En 2015, au bord du dépôt de bilan, Yann Joly prend la décision de mettre un terme à l’activité d’élevage laitier et vend son troupeau, maigre et en mauvaise santé, à un prix dérisoire. Son salarié est licencié. L’agriculteur exploite toujours ses 160 ha, a recours au stockage pour valoriser ses bâtiments, et propose ses services en tant que prestataire. Il élève également quelques bœufs pour valoriser ses 40 ha de prairie. «Je les nourris énormément aux betteraves fourragères pour compenser le manque d’eau les jours de grand vent. Les conséquences sont moins importantes que sur les VL, mais tout de même, je les garde six mois de plus que la moyenne, et ils pèsent 50 kg de moins que l’objectif», précise-t-il. Ces activités ne lui permettent ni de se tirer un salaire, ni de rembourser les 350 000 € de dettes qu’il a envers ses fournisseurs. «Je perds 100 000 € d’EBE chaque année. Aujourd’hui, cela représente 1 million d’euros»
Un avant… Et un après
Grâce au soutien de l’Anast (Association nationale animaux sous tension) et du soutien juridique de leur avocat, maître François Lafforgue, Yann Joly compte bien obtenir réparation financière, pour le préjudice qu’il subit, devant les tribunaux. «Une dizaine de dossiers similaires font l’objet d’une procédure, et une quinzaine sont à l’étude dans notre cabinet.
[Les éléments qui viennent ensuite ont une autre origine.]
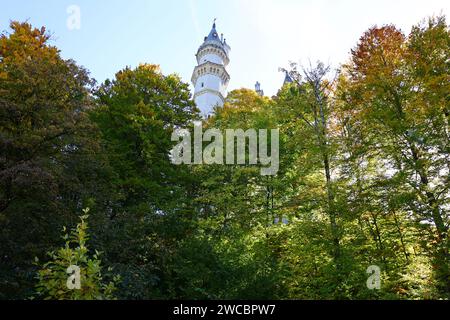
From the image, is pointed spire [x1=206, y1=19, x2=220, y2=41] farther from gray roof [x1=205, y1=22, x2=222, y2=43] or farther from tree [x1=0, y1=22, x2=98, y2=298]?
tree [x1=0, y1=22, x2=98, y2=298]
Le point commun de tous ces éleveurs : il y a eu un avant (les installations électriques, ndlr), ou tout allait bien et où les résultats techniques et financiers étaient bons, et un après, où tout s’est dégradé», précise l’avocat. Dans le cas de l’éleveur samarien, des éléments objectifs constatés par huissier, comme le non-abreuvement des animaux, pourraient permettre d’obtenir gain de cause, au titre d’un «trouble anormal de voisinage». «Nombre d’éleveurs dans le cas de Yann Joly sont trop longtemps restés seuls. Leur regroupement au sein de l’Anast nous permet d’aborder les dossiers différemment», soutien l’avocat.